## Provided passage
[Start of Attachment]

A good example: the bank’s AI-driven chatbot, which handles roughly 500 sustainability-related customer inquiries a month. That number is meaningful—not only because the chatbot resolves questions instantly, even outside UAE business hours, but because it acts as a real-time feedback engine. It reveals exactly what customers want to understand: data on products, clarity on reporting, and the bank’s future sustainable finance roadmap.
Bains also highlighted a bigger ambition: using AI to simplify what he calls the sector’s “alphabet soup.” With 600–800 sustainable finance KPIs circulating across frameworks, the landscape can be confusing even for experts. Emirates NBD plans to deploy a chatbot that demystifies all of this—explaining discounts, financing options, and product eligibility to both relationship managers and customers.
This is not just efficiency. It’s empowerment—turning ESG terminology into accessible, actionable guidance.
Importantly, the bank is approaching AI responsibly. Recognising AI’s energy intensity, Emirates NBD built a new data centre powered by nuclear and renewable energy sources, ensuring technological progress doesn’t undermine environmental goals.
The Rise of Transition Finance
While Green Bonds and sustainable sukuks continue to grow—Green Bonds alone make up around 70% of today’s sustainable bond market—Bains believes the next major wave is transition finance.

[End of Attachment]

## Instructions for the task
Continue the piece on Emirates NBD's sustainable finance work from where it ends.

## Data shown
[Start of Attachment]

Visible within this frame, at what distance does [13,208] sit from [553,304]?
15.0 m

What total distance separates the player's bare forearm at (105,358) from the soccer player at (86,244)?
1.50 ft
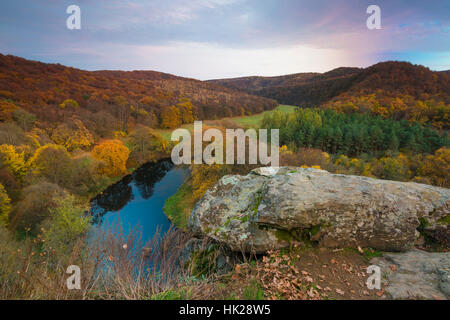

[End of Attachment]

## Task response
This segment focuses on hard-to-abate sectors: oil and gas, steel, aviation, and other conventional industries that can’t simply flip a switch to achieve net zero. Transition finance acknowledges this reality and supports a credible, staged decarbonisation journey.
Recent transition finance principles published by ICMA and the LMA are helping shape this space, offering clearer pathways for issuers and investors. Transition bonds, like their green counterparts, provide transparency around a company’s five-year strategy and its integration of climate commitments.
Beyond this, Bains expects rising momentum for Blue Bonds (water and ocean health) and Orange Bonds (gender empowerment). The sustainable debt market is diversifying—and fast.
ESG: Not Just Long-Term, but Immediate
Critics often argue that ESG investing plays out on decade-long horizons. Bains disagrees—and with good reason. As a climate scientist, he points to very real, very immediate effects of climate change on commodity markets.
Shifting precipitation and weather extremes are already influencing prices of cocoa, oranges, and coffee. In some months, the volatility has outperformed gold. ESG isn’t theoretical—it’s showing up today in spot and futures markets. And for lenders, a company’s transition plan now has short-term implications for liquidity and revolving credit facilities.
In other words: sustainability is now a short-term performance driver, not just a long-term ambition.
Carbon Markets Make a Comeback
Perhaps the most interesting trend Bains flagged is the renewed focus on carbon markets. After a period of scrutiny, carbon offsets are emerging stronger, backed by more rigorous standards from global climate summits.
For many firms, this is critical. No matter how ambitious their plans, most will eventually hit a point where internal reductions are no longer enough. Credible, science-based offsets will be essential to bridge the gap.
Carbon trading desks, therefore, will not just be a niche function—they’ll be an integral part of corporate finance strategy.
Technology, ESG, and capital markets are converging faster than ever—and institutions like Emirates NBD are proving what happens when digital innovation is paired with climate ambition. Whether it’s AI-powered ESG insights, transition financing frameworks, or the maturation of carbon markets, the next phase of sustainable finance is here.